* Stated goal *
Rewrite the saved entries as a JSON list of strings with one string per line, leaving out blank lines. Begin at the line that contains "As visible in" and stop after the final line of the saved entries.

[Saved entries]
□ □ □ □

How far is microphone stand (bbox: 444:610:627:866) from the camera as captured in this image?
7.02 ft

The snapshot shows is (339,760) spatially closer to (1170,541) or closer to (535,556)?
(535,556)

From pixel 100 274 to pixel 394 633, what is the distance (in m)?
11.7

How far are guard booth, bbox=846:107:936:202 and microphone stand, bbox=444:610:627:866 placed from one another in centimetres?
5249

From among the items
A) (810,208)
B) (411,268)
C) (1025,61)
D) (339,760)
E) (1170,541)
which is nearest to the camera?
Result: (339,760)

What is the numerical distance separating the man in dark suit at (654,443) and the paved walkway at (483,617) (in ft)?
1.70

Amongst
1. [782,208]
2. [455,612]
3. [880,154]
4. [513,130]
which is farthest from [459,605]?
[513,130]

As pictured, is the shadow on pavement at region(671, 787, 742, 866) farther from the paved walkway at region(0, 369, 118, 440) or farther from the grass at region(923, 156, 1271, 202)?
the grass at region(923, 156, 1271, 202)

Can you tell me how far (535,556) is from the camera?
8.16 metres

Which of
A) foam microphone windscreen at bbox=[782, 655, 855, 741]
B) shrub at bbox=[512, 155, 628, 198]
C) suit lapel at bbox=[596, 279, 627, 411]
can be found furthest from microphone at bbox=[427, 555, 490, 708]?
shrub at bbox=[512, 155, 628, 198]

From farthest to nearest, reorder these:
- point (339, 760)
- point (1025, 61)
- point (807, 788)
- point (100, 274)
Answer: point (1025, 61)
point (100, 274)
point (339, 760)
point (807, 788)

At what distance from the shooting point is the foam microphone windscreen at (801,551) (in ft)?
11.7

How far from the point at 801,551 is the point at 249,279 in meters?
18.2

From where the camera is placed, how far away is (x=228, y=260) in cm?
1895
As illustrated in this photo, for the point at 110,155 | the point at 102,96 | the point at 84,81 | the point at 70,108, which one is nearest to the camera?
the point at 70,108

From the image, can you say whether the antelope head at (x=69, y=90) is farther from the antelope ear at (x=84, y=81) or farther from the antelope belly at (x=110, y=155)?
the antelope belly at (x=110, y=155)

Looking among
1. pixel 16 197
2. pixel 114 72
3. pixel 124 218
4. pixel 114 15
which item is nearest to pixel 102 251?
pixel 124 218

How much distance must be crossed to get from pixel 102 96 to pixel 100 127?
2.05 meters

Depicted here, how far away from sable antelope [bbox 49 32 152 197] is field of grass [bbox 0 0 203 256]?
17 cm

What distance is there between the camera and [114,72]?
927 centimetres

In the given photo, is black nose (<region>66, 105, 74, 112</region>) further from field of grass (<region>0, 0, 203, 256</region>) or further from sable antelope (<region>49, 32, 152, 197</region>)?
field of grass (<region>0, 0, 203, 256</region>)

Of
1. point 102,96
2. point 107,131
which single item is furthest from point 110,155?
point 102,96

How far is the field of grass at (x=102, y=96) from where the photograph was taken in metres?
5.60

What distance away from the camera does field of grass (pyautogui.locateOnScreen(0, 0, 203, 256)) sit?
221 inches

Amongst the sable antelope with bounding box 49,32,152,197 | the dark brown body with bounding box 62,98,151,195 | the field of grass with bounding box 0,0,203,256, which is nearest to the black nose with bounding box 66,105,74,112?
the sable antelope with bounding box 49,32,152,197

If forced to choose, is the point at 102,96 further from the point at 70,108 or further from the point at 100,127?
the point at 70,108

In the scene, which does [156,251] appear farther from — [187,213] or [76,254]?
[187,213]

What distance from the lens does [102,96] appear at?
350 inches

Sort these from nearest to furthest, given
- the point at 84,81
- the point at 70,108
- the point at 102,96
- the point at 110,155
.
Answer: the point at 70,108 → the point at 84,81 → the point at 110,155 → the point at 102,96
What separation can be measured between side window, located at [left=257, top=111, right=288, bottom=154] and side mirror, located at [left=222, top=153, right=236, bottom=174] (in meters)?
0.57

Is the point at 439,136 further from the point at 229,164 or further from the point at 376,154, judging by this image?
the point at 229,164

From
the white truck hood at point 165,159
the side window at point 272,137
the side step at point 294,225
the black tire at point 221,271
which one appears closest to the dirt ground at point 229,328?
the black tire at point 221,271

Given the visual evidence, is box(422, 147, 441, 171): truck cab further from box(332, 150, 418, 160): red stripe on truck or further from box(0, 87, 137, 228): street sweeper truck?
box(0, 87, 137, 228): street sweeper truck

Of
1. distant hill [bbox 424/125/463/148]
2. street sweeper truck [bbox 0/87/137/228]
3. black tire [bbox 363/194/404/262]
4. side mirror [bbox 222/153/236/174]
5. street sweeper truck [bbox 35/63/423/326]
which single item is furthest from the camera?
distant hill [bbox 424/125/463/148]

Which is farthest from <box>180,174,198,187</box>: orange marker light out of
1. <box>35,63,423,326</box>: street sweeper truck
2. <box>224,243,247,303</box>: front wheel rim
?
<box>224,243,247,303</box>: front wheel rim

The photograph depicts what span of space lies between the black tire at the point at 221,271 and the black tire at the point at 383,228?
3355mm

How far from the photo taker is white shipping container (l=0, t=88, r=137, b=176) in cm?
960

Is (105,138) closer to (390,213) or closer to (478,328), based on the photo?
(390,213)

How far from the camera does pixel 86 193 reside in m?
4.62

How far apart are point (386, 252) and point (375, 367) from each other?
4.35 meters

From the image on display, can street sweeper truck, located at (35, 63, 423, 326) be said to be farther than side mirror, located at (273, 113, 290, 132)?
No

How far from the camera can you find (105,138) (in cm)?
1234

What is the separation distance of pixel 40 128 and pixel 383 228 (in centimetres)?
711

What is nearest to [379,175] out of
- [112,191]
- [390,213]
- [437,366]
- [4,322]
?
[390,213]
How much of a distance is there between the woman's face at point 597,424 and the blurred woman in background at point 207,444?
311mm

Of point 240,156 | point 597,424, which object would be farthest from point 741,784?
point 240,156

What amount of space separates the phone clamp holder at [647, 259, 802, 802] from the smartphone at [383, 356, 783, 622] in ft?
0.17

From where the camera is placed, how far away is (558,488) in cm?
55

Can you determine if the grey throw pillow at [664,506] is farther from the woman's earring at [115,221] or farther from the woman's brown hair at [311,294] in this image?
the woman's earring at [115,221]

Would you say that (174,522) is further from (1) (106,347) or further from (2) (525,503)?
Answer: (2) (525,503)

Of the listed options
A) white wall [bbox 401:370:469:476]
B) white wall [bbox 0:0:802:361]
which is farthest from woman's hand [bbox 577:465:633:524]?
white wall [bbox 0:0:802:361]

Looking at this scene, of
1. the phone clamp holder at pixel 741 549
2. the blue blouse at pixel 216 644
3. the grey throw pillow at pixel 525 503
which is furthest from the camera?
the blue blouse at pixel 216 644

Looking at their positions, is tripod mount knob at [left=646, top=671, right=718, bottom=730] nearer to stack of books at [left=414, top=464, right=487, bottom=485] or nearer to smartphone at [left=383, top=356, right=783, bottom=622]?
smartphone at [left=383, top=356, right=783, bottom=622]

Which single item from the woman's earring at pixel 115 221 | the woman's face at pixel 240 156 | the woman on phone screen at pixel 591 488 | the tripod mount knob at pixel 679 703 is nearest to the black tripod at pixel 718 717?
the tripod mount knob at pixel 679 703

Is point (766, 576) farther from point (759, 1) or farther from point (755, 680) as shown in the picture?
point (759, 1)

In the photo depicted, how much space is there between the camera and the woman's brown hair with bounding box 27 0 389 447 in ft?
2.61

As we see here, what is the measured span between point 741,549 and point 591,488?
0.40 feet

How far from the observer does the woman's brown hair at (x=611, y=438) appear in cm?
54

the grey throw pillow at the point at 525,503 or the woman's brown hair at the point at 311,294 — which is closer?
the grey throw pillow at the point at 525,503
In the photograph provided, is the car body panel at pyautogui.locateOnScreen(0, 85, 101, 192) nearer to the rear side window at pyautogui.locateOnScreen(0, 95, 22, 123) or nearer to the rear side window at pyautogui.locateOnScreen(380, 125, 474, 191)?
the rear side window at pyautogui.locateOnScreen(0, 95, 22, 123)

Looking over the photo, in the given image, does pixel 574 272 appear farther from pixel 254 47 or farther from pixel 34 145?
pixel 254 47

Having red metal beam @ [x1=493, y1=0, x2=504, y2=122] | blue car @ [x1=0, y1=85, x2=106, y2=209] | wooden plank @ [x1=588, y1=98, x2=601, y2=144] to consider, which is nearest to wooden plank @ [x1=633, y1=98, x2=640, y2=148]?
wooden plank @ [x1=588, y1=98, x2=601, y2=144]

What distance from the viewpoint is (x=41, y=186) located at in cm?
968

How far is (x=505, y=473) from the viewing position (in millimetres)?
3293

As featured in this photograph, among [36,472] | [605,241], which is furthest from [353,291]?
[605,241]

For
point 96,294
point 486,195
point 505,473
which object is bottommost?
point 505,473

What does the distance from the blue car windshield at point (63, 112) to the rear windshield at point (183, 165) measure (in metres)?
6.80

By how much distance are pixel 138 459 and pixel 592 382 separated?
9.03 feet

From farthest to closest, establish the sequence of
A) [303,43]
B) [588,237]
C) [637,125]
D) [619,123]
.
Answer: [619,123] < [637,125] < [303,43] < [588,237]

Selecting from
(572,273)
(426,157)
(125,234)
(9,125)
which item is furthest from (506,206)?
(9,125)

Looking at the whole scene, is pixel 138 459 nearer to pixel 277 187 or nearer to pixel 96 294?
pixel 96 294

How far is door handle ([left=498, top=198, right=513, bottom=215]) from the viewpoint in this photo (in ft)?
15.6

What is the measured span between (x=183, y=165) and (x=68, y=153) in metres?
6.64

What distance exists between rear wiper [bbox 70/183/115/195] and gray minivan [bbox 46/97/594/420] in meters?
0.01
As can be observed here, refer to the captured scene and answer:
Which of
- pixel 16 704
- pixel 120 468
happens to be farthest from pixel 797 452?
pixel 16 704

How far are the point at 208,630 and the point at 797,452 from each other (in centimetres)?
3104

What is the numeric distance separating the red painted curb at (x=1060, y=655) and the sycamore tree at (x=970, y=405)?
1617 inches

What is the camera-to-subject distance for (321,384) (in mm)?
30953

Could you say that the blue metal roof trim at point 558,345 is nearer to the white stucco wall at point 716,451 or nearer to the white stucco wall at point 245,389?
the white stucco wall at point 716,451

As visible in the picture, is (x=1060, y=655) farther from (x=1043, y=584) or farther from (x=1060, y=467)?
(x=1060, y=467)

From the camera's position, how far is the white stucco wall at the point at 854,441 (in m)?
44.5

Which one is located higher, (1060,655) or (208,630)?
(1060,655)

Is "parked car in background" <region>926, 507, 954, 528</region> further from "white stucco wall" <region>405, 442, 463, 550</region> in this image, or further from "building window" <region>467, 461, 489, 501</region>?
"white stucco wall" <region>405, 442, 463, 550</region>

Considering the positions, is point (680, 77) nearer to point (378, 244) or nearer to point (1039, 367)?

□ □ □ □

* Exercise output *
[
  "As visible in the picture, is (x=1060, y=655) farther from (x=1043, y=584) or farther from (x=1060, y=467)?",
  "(x=1060, y=467)",
  "From the camera's position, how far is the white stucco wall at the point at 854,441 (in m)?",
  "44.5",
  "Which one is located higher, (1060,655) or (208,630)?",
  "(1060,655)",
  "Is \"parked car in background\" <region>926, 507, 954, 528</region> further from \"white stucco wall\" <region>405, 442, 463, 550</region> in this image, or further from \"building window\" <region>467, 461, 489, 501</region>?",
  "\"white stucco wall\" <region>405, 442, 463, 550</region>",
  "Considering the positions, is point (680, 77) nearer to point (378, 244) or nearer to point (1039, 367)?"
]